I found out last year that my 25 year old daughter is a lesbian. I can hardly type these words much less get them out & come to terms with this. She has always been a great daughter & such a loving young lady with a great big heart. My biggest fear is her relationship with God . She has always belived in God & I am finding it so hard to talk with her about this issue. I am so scared all the time about if she will be forgiven. I really need help....
I've come to understand that it is important to tell our loved ones that what they are doing is distructive. If we love someone we can't let them continue in a wrong path. It reminds me of Eli, Eli knew what evil his sons were doing but he never rebuked them or spoke to them about what they were doing. Perhaps his words could have made his sons turn from their evil; maybe not at that exact moment but maybe down the road.
I learned too that although we preach to our loved ones it won't change them until they are ready to. Salvation is personal and we can only pray that they see their error down the road. When you speak to her make sure it's clear to her that you love her, that Jesus loves her but being true followers of God we have to put sin behind us and follow him. No matter how you say it I'm sure she'll be offended, because no one wants to be told they are wrong or living in sin especially when it's coming from a mother. But give her time and maybe she'll come around to see that your concerned for her and her eternal life.
Just pray about it and ask the Holy Spirit to give you the words to say so she doesn't react harshly and is more open to talking. Know that God is with you through everything...
Thank you for taking the time to answer me. I do know I have to speak to her about those things even though I know she knows how I feel.Its so hard to do though because when I try she stops me before I can even get there by saying things like dont even try it mom because its going to happen,or she will not talk about it.
Its so hard for me my whole life will never be the same again. I do & will continue to ask for Gods help in dealing with it all & trust in in him to help us through.
Yes, I understand. Keep praying for her sincerely. God hears the prayers of mothers especially and I hope that you feel God there with you as you face this. It isn't easy but put the situation in God's hands.
Hi. I believe that everyone's relationship with God is personal. Sin is sin and equal. We all sin. We all sin equally. If, indeed, God views your daughter's lifestyle choice as a sin------- that is between she and God. I would withhold your judgement or telling her she is making God unhappy. I would spend your time loving and supporting her. Life is too short not to and as all sin is equal and everyone sins, she is human like the rest of us. Peace.

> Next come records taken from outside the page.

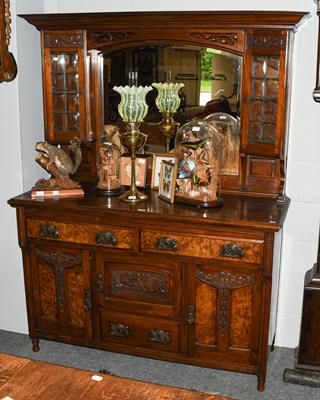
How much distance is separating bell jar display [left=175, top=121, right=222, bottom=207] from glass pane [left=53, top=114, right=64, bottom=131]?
2.38ft

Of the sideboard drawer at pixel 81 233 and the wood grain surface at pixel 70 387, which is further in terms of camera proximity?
the sideboard drawer at pixel 81 233

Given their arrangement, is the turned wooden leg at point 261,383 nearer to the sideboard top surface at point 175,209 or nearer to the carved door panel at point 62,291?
the sideboard top surface at point 175,209

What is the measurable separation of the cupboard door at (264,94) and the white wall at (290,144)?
17 centimetres

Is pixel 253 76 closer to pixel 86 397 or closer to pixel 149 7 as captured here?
pixel 149 7

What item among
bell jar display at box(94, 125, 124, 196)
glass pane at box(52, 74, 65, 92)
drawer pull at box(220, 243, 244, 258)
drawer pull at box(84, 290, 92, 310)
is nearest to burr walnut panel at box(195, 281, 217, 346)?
drawer pull at box(220, 243, 244, 258)

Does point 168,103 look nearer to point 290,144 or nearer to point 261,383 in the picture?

Been here...I'm not a mother, but our entire family has experienced this very thing. In our case, the only boy (J) "came out" by bringing his relationship to a family event and dropping the bomb. Yes...it was a bomb. J accepted the sacrifice of and surrendered to Jesus in our young teens; he followed with baptism and was very active in his youth group. He was a Bible reader. He dated and liked girls...so, this was very much a bomb. I say this so that you can be aware of the knowledge of the Lord he had. J's parents have blamed themselves....Please know this is NOT your fault. Fault finding is common. All of this will take time...for you and for her.
My dad and I discussed the announcement and this is what he advised me: he'll always be J; seek the Lord and find out what He says - not the church or the pastor or those around you; speak and walk in your conviction; and always love J. The hard part was speaking to him frankly and in love. Even though he didn't want to talk about it, in order to respect me, he had to hear what I was saying. Today, we have a loving relationship and we discuss the scripture. He has not left the lifestyle; however, he still hears truth and receives love. He knows I disapprove, but also that he is loved. This is meaningful for both of us. He's not cut-off and he knows i'll be honest, holding to my convictions.
BTW, I have a dear sister in the Lord who left her family for a lesbian relationship. The same method was used with her. She tells me that she's grateful for the honesty as well as uncompromising conviction. Again, she knows I disapprove, share in love and will be honest with her.
I remind myself of the promise in Isa 55.10-11. Because of Him -- there is a path for communication; speaking in truth; and life in them -- there is hope. Please be encouraged in His promises. You have raised her, Prov 22.6; hope in the promise He has given.